→ **QUOTED TEXT**:
*-*-*
This form of the filter is called the transfer function. Using the definition of the IIR filter, $$\mathbf{y}\left ( n \right )=\mathbf{h}\left ( n \right )\otimes \mathbf{x}\left ( n \right )=\sum_{k=0}^{N-1}a_{k}\mathbf{x}\left ( n-k \right )-\sum_{k=1}^{M}b_{k}\mathbf{y}\left ( n-k \right )$$, we can express the IIR filter in terms of its coefficients $$\left [ a_{0},a_{1},a_{2}\cdots ,a_{N-1} \right ]$$ and $$\left [ b_{1},b_{2},b_{3}\cdots ,b_{M} \right ]$$, which yields the following transfer function defining the IIR filter:

[equation caption=”Equation 7.10 Transfer function for an IIR filter”]

$$!\mathbf{H}\left ( z \right )=\frac{\mathbf{Y}\left ( z \right )}{\mathbf{X}\left ( z \right )}=\frac{a_{0}+a_{1}z^{-1}+a_{2}z^{-2}+\cdots +a_{N-1}z^{N-1}}{1+b_{1}z^{-1}+b_{2}z^{-2}+\cdots +b_{M}z^{N-M}}=\frac{a_{0}z^{N}+a_{1}z^{N-1}+\cdots +a_{N-1}z^{2N-1}}{z^{N}+b_{1}z^{N-1}+\cdots +b_{m}z^{2N-M}}$$

[/equation]

(The usefulness of transfer functions will become apparent in the next section.) An IIR filter in the frequency domain can be represented with a filter diagram as shown in Figure 7.36.
*-*-*
→ **GIVEN RECORDS**:
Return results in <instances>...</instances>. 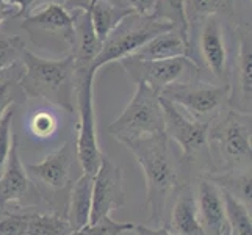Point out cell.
Wrapping results in <instances>:
<instances>
[{
    "mask_svg": "<svg viewBox=\"0 0 252 235\" xmlns=\"http://www.w3.org/2000/svg\"><path fill=\"white\" fill-rule=\"evenodd\" d=\"M19 86L25 96L38 98L74 111L75 99V62L72 54L62 58H42L25 49L22 55Z\"/></svg>",
    "mask_w": 252,
    "mask_h": 235,
    "instance_id": "obj_1",
    "label": "cell"
},
{
    "mask_svg": "<svg viewBox=\"0 0 252 235\" xmlns=\"http://www.w3.org/2000/svg\"><path fill=\"white\" fill-rule=\"evenodd\" d=\"M143 168L146 179V208L151 210L149 220L161 223L171 193L176 191L177 171L169 151V140L164 134L126 143Z\"/></svg>",
    "mask_w": 252,
    "mask_h": 235,
    "instance_id": "obj_2",
    "label": "cell"
},
{
    "mask_svg": "<svg viewBox=\"0 0 252 235\" xmlns=\"http://www.w3.org/2000/svg\"><path fill=\"white\" fill-rule=\"evenodd\" d=\"M227 19L225 16H208L188 25L189 58L221 85H229V34L233 29H229Z\"/></svg>",
    "mask_w": 252,
    "mask_h": 235,
    "instance_id": "obj_3",
    "label": "cell"
},
{
    "mask_svg": "<svg viewBox=\"0 0 252 235\" xmlns=\"http://www.w3.org/2000/svg\"><path fill=\"white\" fill-rule=\"evenodd\" d=\"M174 27L176 25L164 17L130 14L124 17L102 41L99 54L94 58L90 69L95 74L108 63L121 62L126 57H132L154 36Z\"/></svg>",
    "mask_w": 252,
    "mask_h": 235,
    "instance_id": "obj_4",
    "label": "cell"
},
{
    "mask_svg": "<svg viewBox=\"0 0 252 235\" xmlns=\"http://www.w3.org/2000/svg\"><path fill=\"white\" fill-rule=\"evenodd\" d=\"M108 134L123 144L164 134L160 94L146 85H136L124 111L108 126Z\"/></svg>",
    "mask_w": 252,
    "mask_h": 235,
    "instance_id": "obj_5",
    "label": "cell"
},
{
    "mask_svg": "<svg viewBox=\"0 0 252 235\" xmlns=\"http://www.w3.org/2000/svg\"><path fill=\"white\" fill-rule=\"evenodd\" d=\"M229 85L202 82L201 78L171 85L160 93L163 99L169 101L179 108H184L187 116L207 124L222 115L224 107L229 105Z\"/></svg>",
    "mask_w": 252,
    "mask_h": 235,
    "instance_id": "obj_6",
    "label": "cell"
},
{
    "mask_svg": "<svg viewBox=\"0 0 252 235\" xmlns=\"http://www.w3.org/2000/svg\"><path fill=\"white\" fill-rule=\"evenodd\" d=\"M21 29L42 49H66L71 54L75 39L74 16L64 3L49 2L22 17Z\"/></svg>",
    "mask_w": 252,
    "mask_h": 235,
    "instance_id": "obj_7",
    "label": "cell"
},
{
    "mask_svg": "<svg viewBox=\"0 0 252 235\" xmlns=\"http://www.w3.org/2000/svg\"><path fill=\"white\" fill-rule=\"evenodd\" d=\"M94 72L91 69H75V101L79 110V124H77V157L83 168V172L94 176L100 167L102 152L99 149L97 132H95L93 80Z\"/></svg>",
    "mask_w": 252,
    "mask_h": 235,
    "instance_id": "obj_8",
    "label": "cell"
},
{
    "mask_svg": "<svg viewBox=\"0 0 252 235\" xmlns=\"http://www.w3.org/2000/svg\"><path fill=\"white\" fill-rule=\"evenodd\" d=\"M119 63L130 82L149 86L158 94L171 85L201 78V69L188 57L171 60H141L136 57H126Z\"/></svg>",
    "mask_w": 252,
    "mask_h": 235,
    "instance_id": "obj_9",
    "label": "cell"
},
{
    "mask_svg": "<svg viewBox=\"0 0 252 235\" xmlns=\"http://www.w3.org/2000/svg\"><path fill=\"white\" fill-rule=\"evenodd\" d=\"M208 140L216 143L229 168H251V115L227 110L208 129Z\"/></svg>",
    "mask_w": 252,
    "mask_h": 235,
    "instance_id": "obj_10",
    "label": "cell"
},
{
    "mask_svg": "<svg viewBox=\"0 0 252 235\" xmlns=\"http://www.w3.org/2000/svg\"><path fill=\"white\" fill-rule=\"evenodd\" d=\"M235 52L229 67V105L232 110L251 115L252 96V32L251 22H238L233 27Z\"/></svg>",
    "mask_w": 252,
    "mask_h": 235,
    "instance_id": "obj_11",
    "label": "cell"
},
{
    "mask_svg": "<svg viewBox=\"0 0 252 235\" xmlns=\"http://www.w3.org/2000/svg\"><path fill=\"white\" fill-rule=\"evenodd\" d=\"M160 105L164 118V135L174 140L188 160L208 155V129L210 124L199 123L187 116L179 107L160 96Z\"/></svg>",
    "mask_w": 252,
    "mask_h": 235,
    "instance_id": "obj_12",
    "label": "cell"
},
{
    "mask_svg": "<svg viewBox=\"0 0 252 235\" xmlns=\"http://www.w3.org/2000/svg\"><path fill=\"white\" fill-rule=\"evenodd\" d=\"M124 204L126 193L123 188V172L111 159L102 155L100 167L93 176L90 224L110 216V213L119 210Z\"/></svg>",
    "mask_w": 252,
    "mask_h": 235,
    "instance_id": "obj_13",
    "label": "cell"
},
{
    "mask_svg": "<svg viewBox=\"0 0 252 235\" xmlns=\"http://www.w3.org/2000/svg\"><path fill=\"white\" fill-rule=\"evenodd\" d=\"M196 204L199 221H201L205 235L229 234L227 221H225L222 191L210 177H202L199 180Z\"/></svg>",
    "mask_w": 252,
    "mask_h": 235,
    "instance_id": "obj_14",
    "label": "cell"
},
{
    "mask_svg": "<svg viewBox=\"0 0 252 235\" xmlns=\"http://www.w3.org/2000/svg\"><path fill=\"white\" fill-rule=\"evenodd\" d=\"M72 167V147L64 143L58 151L49 154L44 160L36 165H29L25 171L41 180L50 188H64L69 182Z\"/></svg>",
    "mask_w": 252,
    "mask_h": 235,
    "instance_id": "obj_15",
    "label": "cell"
},
{
    "mask_svg": "<svg viewBox=\"0 0 252 235\" xmlns=\"http://www.w3.org/2000/svg\"><path fill=\"white\" fill-rule=\"evenodd\" d=\"M29 179L27 171L21 162L19 155V144H17V136H11V149L5 168L0 174V205L8 202L21 201L24 195L27 193Z\"/></svg>",
    "mask_w": 252,
    "mask_h": 235,
    "instance_id": "obj_16",
    "label": "cell"
},
{
    "mask_svg": "<svg viewBox=\"0 0 252 235\" xmlns=\"http://www.w3.org/2000/svg\"><path fill=\"white\" fill-rule=\"evenodd\" d=\"M132 57L141 60H171V58H189L188 32L174 27L154 36L149 42L133 54Z\"/></svg>",
    "mask_w": 252,
    "mask_h": 235,
    "instance_id": "obj_17",
    "label": "cell"
},
{
    "mask_svg": "<svg viewBox=\"0 0 252 235\" xmlns=\"http://www.w3.org/2000/svg\"><path fill=\"white\" fill-rule=\"evenodd\" d=\"M171 234L172 235H205L199 221L196 196L189 185L176 190V201L171 212Z\"/></svg>",
    "mask_w": 252,
    "mask_h": 235,
    "instance_id": "obj_18",
    "label": "cell"
},
{
    "mask_svg": "<svg viewBox=\"0 0 252 235\" xmlns=\"http://www.w3.org/2000/svg\"><path fill=\"white\" fill-rule=\"evenodd\" d=\"M91 191L93 176L83 172L77 179L71 191V204H69V226L72 231H79L90 224L91 215Z\"/></svg>",
    "mask_w": 252,
    "mask_h": 235,
    "instance_id": "obj_19",
    "label": "cell"
},
{
    "mask_svg": "<svg viewBox=\"0 0 252 235\" xmlns=\"http://www.w3.org/2000/svg\"><path fill=\"white\" fill-rule=\"evenodd\" d=\"M91 13V22L94 32L97 34L100 42L108 36V33L124 19V17L133 14L127 10L116 6L110 0H90L86 6Z\"/></svg>",
    "mask_w": 252,
    "mask_h": 235,
    "instance_id": "obj_20",
    "label": "cell"
},
{
    "mask_svg": "<svg viewBox=\"0 0 252 235\" xmlns=\"http://www.w3.org/2000/svg\"><path fill=\"white\" fill-rule=\"evenodd\" d=\"M210 179L225 193H229L232 198H235L237 201L251 208V168L243 171L232 169L222 174V176H212Z\"/></svg>",
    "mask_w": 252,
    "mask_h": 235,
    "instance_id": "obj_21",
    "label": "cell"
},
{
    "mask_svg": "<svg viewBox=\"0 0 252 235\" xmlns=\"http://www.w3.org/2000/svg\"><path fill=\"white\" fill-rule=\"evenodd\" d=\"M222 191L224 199V210L225 221H227L229 235H252V220H251V208L245 204L237 201L229 193Z\"/></svg>",
    "mask_w": 252,
    "mask_h": 235,
    "instance_id": "obj_22",
    "label": "cell"
},
{
    "mask_svg": "<svg viewBox=\"0 0 252 235\" xmlns=\"http://www.w3.org/2000/svg\"><path fill=\"white\" fill-rule=\"evenodd\" d=\"M235 0H185V17L188 25L208 16H225L233 14Z\"/></svg>",
    "mask_w": 252,
    "mask_h": 235,
    "instance_id": "obj_23",
    "label": "cell"
},
{
    "mask_svg": "<svg viewBox=\"0 0 252 235\" xmlns=\"http://www.w3.org/2000/svg\"><path fill=\"white\" fill-rule=\"evenodd\" d=\"M25 49V39L21 34H8L0 30V72L19 63Z\"/></svg>",
    "mask_w": 252,
    "mask_h": 235,
    "instance_id": "obj_24",
    "label": "cell"
},
{
    "mask_svg": "<svg viewBox=\"0 0 252 235\" xmlns=\"http://www.w3.org/2000/svg\"><path fill=\"white\" fill-rule=\"evenodd\" d=\"M71 231L69 221L57 215H34L29 216L25 235H67Z\"/></svg>",
    "mask_w": 252,
    "mask_h": 235,
    "instance_id": "obj_25",
    "label": "cell"
},
{
    "mask_svg": "<svg viewBox=\"0 0 252 235\" xmlns=\"http://www.w3.org/2000/svg\"><path fill=\"white\" fill-rule=\"evenodd\" d=\"M135 226L133 223H118L111 216H105L93 224H86L77 232L79 235H123L126 232H133Z\"/></svg>",
    "mask_w": 252,
    "mask_h": 235,
    "instance_id": "obj_26",
    "label": "cell"
},
{
    "mask_svg": "<svg viewBox=\"0 0 252 235\" xmlns=\"http://www.w3.org/2000/svg\"><path fill=\"white\" fill-rule=\"evenodd\" d=\"M10 71H11V67L6 69L3 72H0V118L3 116V113L8 108L14 105L17 93L21 90V86H19L21 72L11 75Z\"/></svg>",
    "mask_w": 252,
    "mask_h": 235,
    "instance_id": "obj_27",
    "label": "cell"
},
{
    "mask_svg": "<svg viewBox=\"0 0 252 235\" xmlns=\"http://www.w3.org/2000/svg\"><path fill=\"white\" fill-rule=\"evenodd\" d=\"M158 17L171 21L176 27L188 32V22L185 17V0H158Z\"/></svg>",
    "mask_w": 252,
    "mask_h": 235,
    "instance_id": "obj_28",
    "label": "cell"
},
{
    "mask_svg": "<svg viewBox=\"0 0 252 235\" xmlns=\"http://www.w3.org/2000/svg\"><path fill=\"white\" fill-rule=\"evenodd\" d=\"M14 105L8 108L3 116L0 118V174H2L5 163L8 160L11 149V129H13V118H14Z\"/></svg>",
    "mask_w": 252,
    "mask_h": 235,
    "instance_id": "obj_29",
    "label": "cell"
},
{
    "mask_svg": "<svg viewBox=\"0 0 252 235\" xmlns=\"http://www.w3.org/2000/svg\"><path fill=\"white\" fill-rule=\"evenodd\" d=\"M110 2L138 16H155L158 10V0H110Z\"/></svg>",
    "mask_w": 252,
    "mask_h": 235,
    "instance_id": "obj_30",
    "label": "cell"
},
{
    "mask_svg": "<svg viewBox=\"0 0 252 235\" xmlns=\"http://www.w3.org/2000/svg\"><path fill=\"white\" fill-rule=\"evenodd\" d=\"M29 226V216L6 215L0 218V235H25Z\"/></svg>",
    "mask_w": 252,
    "mask_h": 235,
    "instance_id": "obj_31",
    "label": "cell"
},
{
    "mask_svg": "<svg viewBox=\"0 0 252 235\" xmlns=\"http://www.w3.org/2000/svg\"><path fill=\"white\" fill-rule=\"evenodd\" d=\"M57 127L55 118L46 111H39L32 119V129L38 136H49Z\"/></svg>",
    "mask_w": 252,
    "mask_h": 235,
    "instance_id": "obj_32",
    "label": "cell"
},
{
    "mask_svg": "<svg viewBox=\"0 0 252 235\" xmlns=\"http://www.w3.org/2000/svg\"><path fill=\"white\" fill-rule=\"evenodd\" d=\"M6 5L14 6L17 11V17H25L30 14L33 10H36L38 6L49 3V2H58V3H66V0H3Z\"/></svg>",
    "mask_w": 252,
    "mask_h": 235,
    "instance_id": "obj_33",
    "label": "cell"
},
{
    "mask_svg": "<svg viewBox=\"0 0 252 235\" xmlns=\"http://www.w3.org/2000/svg\"><path fill=\"white\" fill-rule=\"evenodd\" d=\"M133 232H135V235H172L169 232V229L161 228V226H158L157 229H151V228H146V226L136 224Z\"/></svg>",
    "mask_w": 252,
    "mask_h": 235,
    "instance_id": "obj_34",
    "label": "cell"
},
{
    "mask_svg": "<svg viewBox=\"0 0 252 235\" xmlns=\"http://www.w3.org/2000/svg\"><path fill=\"white\" fill-rule=\"evenodd\" d=\"M17 17V11L14 6H10L6 5L3 0H0V27H2V24L6 21V19H14Z\"/></svg>",
    "mask_w": 252,
    "mask_h": 235,
    "instance_id": "obj_35",
    "label": "cell"
},
{
    "mask_svg": "<svg viewBox=\"0 0 252 235\" xmlns=\"http://www.w3.org/2000/svg\"><path fill=\"white\" fill-rule=\"evenodd\" d=\"M90 3V0H66L64 6L67 10H75V8H86Z\"/></svg>",
    "mask_w": 252,
    "mask_h": 235,
    "instance_id": "obj_36",
    "label": "cell"
}]
</instances>
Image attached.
*-*-*
→ **TASK SET**:
- A) Reproduce everything in the IIR filter passage from "(The usefulness of" down to "in Figure 7.36.".
- B) Carry the passage on the IIR filter transfer function forward from its last sentence.

→ **OUTPUTS**:
- A)
(The usefulness of transfer functions will become apparent in the next section.) An IIR filter in the frequency domain can be represented with a filter diagram as shown in Figure 7.36.

- B)
Figure 7.36 Example IIR filter diagram
Figure 7.36 Example IIR filter diagram

The function $$\mathbf{H}\left ( z \right )$$ defining a filter has a complex number z as its input parameter. Complex numbers are expressed as $$a+bi$$, where a is the real number component, b is the coefficient of the imaginary component, and i is $$\sqrt{-1}$$. The complex number plane can be graphed as shown in Figure 7.37, with the real component on the horizontal axis and the coefficient of the imaginary component on the vertical axis. Let’s look at how this works.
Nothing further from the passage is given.